Yes "mrityu" is a very Hindi term (meaning it wouldn't be used in Urdu). The transcription would be: 

मृत्यु = Mrityu (not "Mrit*h*yu" - that would mean the "t" is aspirated but it's not! )

In Urdu, the word "maut" is most often used if you're talking about death in _general_. e.g "death must be very difficult"/"Death is not easy". stuff like that.
The word "Intiqaal" is usually used when saying things like "He's passed away". In Urdu, "He passed away" would be "Uss ki intiqaal ho gayee" (literally "his death has happened"). However, you could also argue that "maut" here could be used in place of "intiqaal" - but I think it would sound a bit "harsh" - hence i deduce that "Intiqaal" would be a euphemism.

Another small thing - Remember how we keep discussing whether Urdu and Hindi are the same language? Well one thing that is always said is that "Hindi has more sanskritic influence whereas Urdu has more Arabic/Persian influence". Well "Intiqaal" is a classic example of that - "Intiqaal" comes from the Arabic "qatala".

■ JOB 1
State whether each statement agrees with the post on words for death. Answer yes or no, and quote the deciding words. (a) "Mrityu" is described as a word that would not be used in Urdu. (b) "Maut" is the word most often used in Urdu for death in general. (c) The "t" in "mrityu" is aspirated.

[Dataset items]

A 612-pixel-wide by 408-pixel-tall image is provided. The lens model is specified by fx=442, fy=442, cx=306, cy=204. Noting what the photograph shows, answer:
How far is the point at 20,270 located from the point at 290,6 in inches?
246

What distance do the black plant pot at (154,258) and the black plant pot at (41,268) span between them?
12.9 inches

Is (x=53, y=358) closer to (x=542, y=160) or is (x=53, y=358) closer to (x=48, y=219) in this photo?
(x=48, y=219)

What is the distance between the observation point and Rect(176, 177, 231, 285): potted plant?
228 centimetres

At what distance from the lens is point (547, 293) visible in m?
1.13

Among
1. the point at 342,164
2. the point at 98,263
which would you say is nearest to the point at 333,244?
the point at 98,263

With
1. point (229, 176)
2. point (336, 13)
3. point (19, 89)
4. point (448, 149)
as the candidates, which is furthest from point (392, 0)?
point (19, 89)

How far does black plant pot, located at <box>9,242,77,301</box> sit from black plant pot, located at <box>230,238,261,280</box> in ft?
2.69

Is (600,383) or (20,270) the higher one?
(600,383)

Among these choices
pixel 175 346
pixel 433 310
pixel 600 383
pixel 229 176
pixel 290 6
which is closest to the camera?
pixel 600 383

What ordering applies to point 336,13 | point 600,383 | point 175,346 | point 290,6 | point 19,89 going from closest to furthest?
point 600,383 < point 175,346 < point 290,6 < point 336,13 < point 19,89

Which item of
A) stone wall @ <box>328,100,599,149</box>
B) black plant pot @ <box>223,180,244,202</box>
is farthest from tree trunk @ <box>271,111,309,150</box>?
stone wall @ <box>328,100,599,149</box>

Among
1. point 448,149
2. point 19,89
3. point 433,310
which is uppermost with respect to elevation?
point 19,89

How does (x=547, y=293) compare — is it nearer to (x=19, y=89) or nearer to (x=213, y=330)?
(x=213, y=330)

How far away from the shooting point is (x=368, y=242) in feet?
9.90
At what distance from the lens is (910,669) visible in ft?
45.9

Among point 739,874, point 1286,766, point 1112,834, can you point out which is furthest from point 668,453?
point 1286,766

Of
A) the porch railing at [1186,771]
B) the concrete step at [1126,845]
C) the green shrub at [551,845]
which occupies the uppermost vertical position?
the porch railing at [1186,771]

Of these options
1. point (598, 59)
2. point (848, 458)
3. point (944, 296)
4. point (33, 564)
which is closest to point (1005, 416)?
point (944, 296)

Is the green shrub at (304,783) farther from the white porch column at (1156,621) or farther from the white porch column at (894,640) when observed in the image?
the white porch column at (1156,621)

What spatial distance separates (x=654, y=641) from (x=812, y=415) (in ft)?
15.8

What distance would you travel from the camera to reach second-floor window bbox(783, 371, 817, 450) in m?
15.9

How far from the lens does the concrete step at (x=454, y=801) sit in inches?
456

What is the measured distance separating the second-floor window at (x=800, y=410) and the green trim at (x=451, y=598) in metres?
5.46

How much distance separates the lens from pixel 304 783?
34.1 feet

■ JOB 2
Render the listing above as a numbered list, from the line with "Which item of" through the end of the listing. Leave out blank lines.

■ FULL RESPONSE 1
(a) Yes: "meaning it wouldn't be used in Urdu"
(b) Yes: "is most often used if you're talking about death"
(c) No: "but it's not!"

■ FULL RESPONSE 2
1. Which item of
2. A) stone wall @ <box>328,100,599,149</box>
3. B) black plant pot @ <box>223,180,244,202</box>
4. is farthest from tree trunk @ <box>271,111,309,150</box>?
5. stone wall @ <box>328,100,599,149</box>
6. Among
7. 1. point 448,149
8. 2. point 19,89
9. 3. point 433,310
10. which is uppermost with respect to elevation?
11. point 19,89
12. How does (x=547, y=293) compare — is it nearer to (x=19, y=89) or nearer to (x=213, y=330)?
13. (x=213, y=330)
14. How far away from the shooting point is (x=368, y=242) in feet?
15. 9.90
16. At what distance from the lens is (910,669) visible in ft?
17. 45.9
18. Among point 739,874, point 1286,766, point 1112,834, can you point out which is furthest from point 668,453?
19. point 1286,766
20. Of
21. A) the porch railing at [1186,771]
22. B) the concrete step at [1126,845]
23. C) the green shrub at [551,845]
24. which occupies the uppermost vertical position?
25. the porch railing at [1186,771]
26. Of these options
27. 1. point (598, 59)
28. 2. point (848, 458)
29. 3. point (944, 296)
30. 4. point (33, 564)
31. which is closest to point (1005, 416)?
32. point (944, 296)
33. Is the green shrub at (304,783) farther from the white porch column at (1156,621) or farther from the white porch column at (894,640) when observed in the image?
34. the white porch column at (1156,621)
35. What spatial distance separates (x=654, y=641) from (x=812, y=415) (in ft)?
36. 15.8
37. What distance would you travel from the camera to reach second-floor window bbox(783, 371, 817, 450) in m?
38. 15.9
39. How far from the lens does the concrete step at (x=454, y=801) sit in inches?
40. 456
41. What is the measured distance separating the second-floor window at (x=800, y=410) and the green trim at (x=451, y=598) in metres?
42. 5.46
43. How much distance separates the lens from pixel 304 783?
44. 34.1 feet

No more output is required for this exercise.